## Page:
▽

- Genre: Fantasy Preschool Comedy
- Created by: Angela Santomero
- Voices of: Addison Holley Scott McCord
- Opening theme: "Wishenpoof" by Hope Cassandra
- Countries of origin: United States Canada
- No. of seasons: 2
- No. of episodes: 39

Production
- Executive producer: Angela Santomero
- Running time: 24 minutes
- Production companies: Amazon Studios DHX Studios Halifax Out of the Blue Enterprises

Original release
- Network: Amazon Video
- Release: February 5, 2014 – May 9, 2019

= Wishenpoof! =

Animated television series

Wishenpoof! is an animated television series which aired for two seasons, from February 5, 2014 to May 9, 2019. The series was created by Angela Santomero and stars Addison Holley as Bianca, a young fairy girl who grants children's wishes.

==Characters==
- Bartholomew, a teddy bear from the Enchanted Forest
- Beatrice, a teddy bear from the Enchanted Forest
- Ben, Bianca's younger brother
- Betty, a teddy bear from the Enchanted Forest
- Bianca, a brown-haired, blue-eyed, 6-year-old girl, who has wish magic and solves problems in addition to helping other characters throughout the series.
- Bianca's dad
- Bianca's fairy grandmother, who has wish magic
- Bianca's mom, who has wish magic
- Bob, Bianca's teddy bear and "best friend" from the Enchanted Forest.
- Bouncer, a teddy bear from the Enchanted Forest
- Bruno, an ogre who is friends with Bianca's fairy grandmother
- Charlie, one of Bianca's friends/schoolmates
- Frank, one of Bianca's friends she plays with at the willow tree (Frank also has wish magic).
- Froovle, Frank's pet
- Laurel, one of Bianca's friends she plays with at the willow tree (Laurel also has wish magic).
- Lola, a pink teddy bear from the Enchanted Forest
- Miss Bridget, Bianca's schoolteacher
- Oliver, one of Bianca's friends/schoolmates
- Penelope, one of Bianca's friends/schoolmates
- Pickles, Penelope's toy, purple domestic horse (not magically alive, at least in season 1)

△

## Source material:
▽

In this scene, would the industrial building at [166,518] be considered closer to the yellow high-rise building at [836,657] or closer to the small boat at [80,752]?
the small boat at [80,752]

△

## Exercise requirements:
Reproduce the Wishenpoof! page above word for word, starting with "- Bouncer, a" and going on through "(Frank also has wish magic).".

## Worked solution:
- Bouncer, a teddy bear from the Enchanted Forest
- Bruno, an ogre who is friends with Bianca's fairy grandmother
- Charlie, one of Bianca's friends/schoolmates
- Frank, one of Bianca's friends she plays with at the willow tree (Frank also has wish magic).